→ RECORDS SUPPLIED
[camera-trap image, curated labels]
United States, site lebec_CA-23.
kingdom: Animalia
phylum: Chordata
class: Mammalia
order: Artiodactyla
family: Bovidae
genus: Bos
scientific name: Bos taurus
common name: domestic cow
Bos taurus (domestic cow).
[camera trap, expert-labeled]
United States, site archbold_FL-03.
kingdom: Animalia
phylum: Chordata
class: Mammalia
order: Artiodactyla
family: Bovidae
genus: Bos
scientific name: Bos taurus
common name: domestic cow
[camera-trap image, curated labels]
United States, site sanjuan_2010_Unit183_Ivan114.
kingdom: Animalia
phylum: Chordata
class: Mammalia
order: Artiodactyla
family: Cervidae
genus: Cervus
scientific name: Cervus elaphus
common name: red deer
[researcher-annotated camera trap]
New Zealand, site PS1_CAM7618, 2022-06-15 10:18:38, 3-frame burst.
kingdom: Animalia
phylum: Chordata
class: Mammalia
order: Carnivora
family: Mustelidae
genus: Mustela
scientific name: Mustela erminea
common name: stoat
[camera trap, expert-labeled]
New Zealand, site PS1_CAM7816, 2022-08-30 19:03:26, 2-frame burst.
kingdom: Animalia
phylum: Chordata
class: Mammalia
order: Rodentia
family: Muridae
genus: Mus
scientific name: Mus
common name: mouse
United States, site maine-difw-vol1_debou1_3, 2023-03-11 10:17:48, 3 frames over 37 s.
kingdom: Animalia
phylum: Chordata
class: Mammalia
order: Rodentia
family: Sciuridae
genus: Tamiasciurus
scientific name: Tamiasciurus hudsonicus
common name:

→ YOUR TASK
Reproduce the listing above word for word.

→ SOLUTION TO THE PROBLEM
[camera-trap image, curated labels]
United States, site lebec_CA-23.
kingdom: Animalia
phylum: Chordata
class: Mammalia
order: Artiodactyla
family: Bovidae
genus: Bos
scientific name: Bos taurus
common name: domestic cow
Bos taurus (domestic cow).
[camera trap, expert-labeled]
United States, site archbold_FL-03.
kingdom: Animalia
phylum: Chordata
class: Mammalia
order: Artiodactyla
family: Bovidae
genus: Bos
scientific name: Bos taurus
common name: domestic cow
[camera-trap image, curated labels]
United States, site sanjuan_2010_Unit183_Ivan114.
kingdom: Animalia
phylum: Chordata
class: Mammalia
order: Artiodactyla
family: Cervidae
genus: Cervus
scientific name: Cervus elaphus
common name: red deer
[researcher-annotated camera trap]
New Zealand, site PS1_CAM7618, 2022-06-15 10:18:38, 3-frame burst.
kingdom: Animalia
phylum: Chordata
class: Mammalia
order: Carnivora
family: Mustelidae
genus: Mustela
scientific name: Mustela erminea
common name: stoat
[camera trap, expert-labeled]
New Zealand, site PS1_CAM7816, 2022-08-30 19:03:26, 2-frame burst.
kingdom: Animalia
phylum: Chordata
class: Mammalia
order: Rodentia
family: Muridae
genus: Mus
scientific name: Mus
common name: mouse
United States, site maine-difw-vol1_debou1_3, 2023-03-11 10:17:48, 3 frames over 37 s.
kingdom: Animalia
phylum: Chordata
class: Mammalia
order: Rodentia
family: Sciuridae
genus: Tamiasciurus
scientific name: Tamiasciurus hudsonicus
common name:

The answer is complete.